The list of attendees was impressive and included Mayor Jim Kenney, Police Commissioner Danielle Outlaw, John McNesby from the Fraternal Order of Police, Council members Curtis Jones Jr. and Katherine Gilmore Richardson as well as more local heavy hitters such as Manayunk Development Corporation Executive Director Gwen Murphy McCauley and former 5th District Captain, John Moroney.
Chaplain Jack Kennedy gave his usual heartfelt invocation to open the salute to Officer Ali. Those who spoke about the life of Officer Ali and their memories of him tossed around adjectives like dedicated, warm, caring, affable, genuine, devout, and earnest.
Gwen Murphy McCauley of the MDC was over the moon in her appreciation of how Officer Ali brought such a calming specter to the store and restaurant owners along Main St. as well as an engaging presence to the patrons and residents who crossed paths with him.
John Teague remembered how Officer Ali would stop by his residence on a daily basis to chew the fat, often filling out his paperwork on Teague’s front stoop during Ali’s 15 years on the job in the neighborhood. As might be expected from the mingling of such transcendant personalities, they became fast friends.
Police Commissioner Danielle Outlaw cited Ali’s impeccable service record during his 25 years on the force and the glowing reports of steadfast and implacable police work from his superiors. 5th District Captain Malachi Jones said he couldn’t recall Officer Ali ever missing a day of work and how confident he felt knowing that the Main St. business district was in such capable hands.

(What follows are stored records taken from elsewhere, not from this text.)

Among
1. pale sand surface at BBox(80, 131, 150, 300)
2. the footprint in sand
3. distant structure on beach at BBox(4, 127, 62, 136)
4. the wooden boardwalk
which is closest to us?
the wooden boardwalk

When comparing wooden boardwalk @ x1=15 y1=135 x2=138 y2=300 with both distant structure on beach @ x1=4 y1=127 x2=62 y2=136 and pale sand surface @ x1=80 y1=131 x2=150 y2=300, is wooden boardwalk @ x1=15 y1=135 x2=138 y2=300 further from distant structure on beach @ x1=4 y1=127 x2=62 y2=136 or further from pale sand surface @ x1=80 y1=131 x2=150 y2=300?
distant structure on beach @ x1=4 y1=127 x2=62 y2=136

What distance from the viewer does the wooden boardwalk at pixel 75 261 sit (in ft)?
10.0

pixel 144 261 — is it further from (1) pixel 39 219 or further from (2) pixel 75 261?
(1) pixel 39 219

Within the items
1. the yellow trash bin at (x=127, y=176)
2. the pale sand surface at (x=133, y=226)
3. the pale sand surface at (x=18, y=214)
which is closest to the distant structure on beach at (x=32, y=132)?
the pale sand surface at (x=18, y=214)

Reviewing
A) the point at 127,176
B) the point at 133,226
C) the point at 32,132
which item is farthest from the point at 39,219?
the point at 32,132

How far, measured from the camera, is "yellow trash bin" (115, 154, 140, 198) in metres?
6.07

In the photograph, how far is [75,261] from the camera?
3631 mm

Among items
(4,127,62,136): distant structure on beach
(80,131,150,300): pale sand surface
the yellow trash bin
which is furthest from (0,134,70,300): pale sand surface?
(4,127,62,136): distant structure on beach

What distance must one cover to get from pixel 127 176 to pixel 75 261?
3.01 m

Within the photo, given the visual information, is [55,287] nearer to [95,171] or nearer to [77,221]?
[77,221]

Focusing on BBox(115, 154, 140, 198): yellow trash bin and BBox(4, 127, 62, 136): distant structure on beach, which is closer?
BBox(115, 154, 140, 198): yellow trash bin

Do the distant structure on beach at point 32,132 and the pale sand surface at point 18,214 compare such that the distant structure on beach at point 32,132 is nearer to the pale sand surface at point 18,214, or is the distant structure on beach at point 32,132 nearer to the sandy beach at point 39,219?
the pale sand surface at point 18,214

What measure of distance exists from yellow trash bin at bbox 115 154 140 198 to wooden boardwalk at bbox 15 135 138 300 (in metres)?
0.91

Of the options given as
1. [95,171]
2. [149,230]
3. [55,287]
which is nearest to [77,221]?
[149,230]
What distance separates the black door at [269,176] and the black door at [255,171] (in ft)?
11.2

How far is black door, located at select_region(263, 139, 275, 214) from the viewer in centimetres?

There were several members of Ali’s extended family who took part in the ceremony and wanted to show their appreciation for the profoundly moving testimonial to their loved one. His sister, Dietrich Johnson, was presented with a City Citation by Captain Jones praising the accolades of Officer Ali that was drafted through the input of Council members Curtis Jones Jr. and Katherine Gilmore Richardson as well as U.S. Congressman Dwight Evans. Jones mentioned that the two words that came to his mind in his recollection of Officer Ali were “respected and courageous.”
Film crews from the local news networks were on hand to capture the Ali homage for those unable to attend. In an interview following the function, Ali’s nephew Thomas Johnson spoke of his fond memories of his uncle but also used the forum to reiterate the guidelines of health officials on social gatherings on Ali’s behalf and “to mask up for those you know and for those you don’t know.”
Officer Tab Ali was a true Philadelphian who was School District educated, graduating from Parkway High School before continuing on to Temple University. His Philly roots would carry over to his service with the Police Department.
The true calling of the former Marine was initially serving his country and eventually channeling that deep sense of caring into serving the communities in which he was assigned. Those who were fortunate to have their lives entwined with the devout Muslim would come away as better people for it.
John Teague was able to sum up his remembrance of Tab Ali in a nutshell. “Tab will always be part of the heart and soul of Manayunk.” He remarked that his bond with Ali will live on despite his passing, “he will always be my brother.”